Poor indoor air quality can be hazardous to your health and lead to conditions like asthma. But even if your symptoms don’t develop into a chronic illness, you can still experience allergies or infections.
Are you wondering if your home or office needs better air quality? Explore these common symptoms of poor indoor air quality to see if you need better ventilation.
Do you cough frequently? Typically, coughing and having trouble breathing are the first and most prevalent signs of bad air quality. When a space doesn’t have proper air ventilation, air particles like carbon dioxide build up in higher concentrations, resulting in lower oxygen levels in the air. In extreme cases, this can be fatal.
Many people mistake environmental allergy symptoms for seasonal allergies like hay fever. Reactions like sneezing, itching, watery eyes and irritation in the nose and throat could be due to poor air ventilation in your home or office. If you’re still experiencing allergy-like symptoms after allergy season has ended, consider whether ventilation is to blame.
Are you experiencing skin dryness or irritation? Many airborne pathogens can land on your skin and cause varying degrees of irritation, from dryness to rashes. That can also be a sign of poor air quality.
Headaches and Dizziness
People experiencing unexplained headaches, dizziness and even nausea might want to check if the air quality of their home is a contributing factor. Fumes, carbon monoxide, chemicals and even garbage can contribute to headaches and dizziness.

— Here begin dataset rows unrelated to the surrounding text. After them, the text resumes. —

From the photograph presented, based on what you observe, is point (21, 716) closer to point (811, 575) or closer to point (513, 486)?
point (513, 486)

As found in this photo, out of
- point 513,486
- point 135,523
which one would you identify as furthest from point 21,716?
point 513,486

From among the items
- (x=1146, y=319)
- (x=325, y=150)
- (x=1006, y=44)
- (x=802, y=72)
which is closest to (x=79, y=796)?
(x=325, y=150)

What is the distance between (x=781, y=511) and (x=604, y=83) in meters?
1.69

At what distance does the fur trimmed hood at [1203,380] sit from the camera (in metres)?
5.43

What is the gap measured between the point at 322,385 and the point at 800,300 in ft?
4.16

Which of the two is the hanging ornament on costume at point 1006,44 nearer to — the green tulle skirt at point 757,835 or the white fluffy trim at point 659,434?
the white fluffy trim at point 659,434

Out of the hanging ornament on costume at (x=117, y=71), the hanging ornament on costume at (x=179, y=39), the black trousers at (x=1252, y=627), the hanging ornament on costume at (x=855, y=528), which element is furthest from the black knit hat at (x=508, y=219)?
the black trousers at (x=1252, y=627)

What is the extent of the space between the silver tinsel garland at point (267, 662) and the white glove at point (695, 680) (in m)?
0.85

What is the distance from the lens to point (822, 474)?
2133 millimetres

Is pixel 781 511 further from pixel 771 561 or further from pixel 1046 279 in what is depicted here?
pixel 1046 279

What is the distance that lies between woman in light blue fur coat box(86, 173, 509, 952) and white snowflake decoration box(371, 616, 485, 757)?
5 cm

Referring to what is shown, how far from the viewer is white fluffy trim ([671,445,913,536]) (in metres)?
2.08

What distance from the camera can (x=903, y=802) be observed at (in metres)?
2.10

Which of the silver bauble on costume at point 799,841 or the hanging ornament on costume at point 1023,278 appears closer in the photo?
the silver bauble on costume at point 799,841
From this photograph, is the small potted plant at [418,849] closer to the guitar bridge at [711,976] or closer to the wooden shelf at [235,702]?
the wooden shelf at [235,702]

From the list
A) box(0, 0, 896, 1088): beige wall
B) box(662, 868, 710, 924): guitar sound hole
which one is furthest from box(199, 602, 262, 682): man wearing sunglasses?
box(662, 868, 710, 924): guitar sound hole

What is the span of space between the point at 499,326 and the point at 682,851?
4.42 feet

Illnesses From Poor Air Quality
When you’re living or working with poor ventilation, it will take a toll on your health. While symptoms like sneezing or coughing are merely irritating, you can encounter more severe consequences if you don’t find an adequate solution to correct poor indoor air quality for your home or business.
Exposure to high concentrations of pathogens or bacteria in the air can trigger asthma by irritating your airway and lungs.
Chronic obstructive pulmonary disease (COPD) is a long-term condition that results from consistently inhaling contaminated airborne particles.
In extreme cases, inadequate ventilation can lead to lung cancer. Secondhand smoke, radon and even some organic compounds can cause lung cancer after long-term exposure.
Are you noticing any of these common symptoms of poor indoor air quality? Protect your health by taking action to correct bad ventilation. Changing the filters to your HVAC systems, deep cleaning and adding plants can all help with improving air quality in your home or office.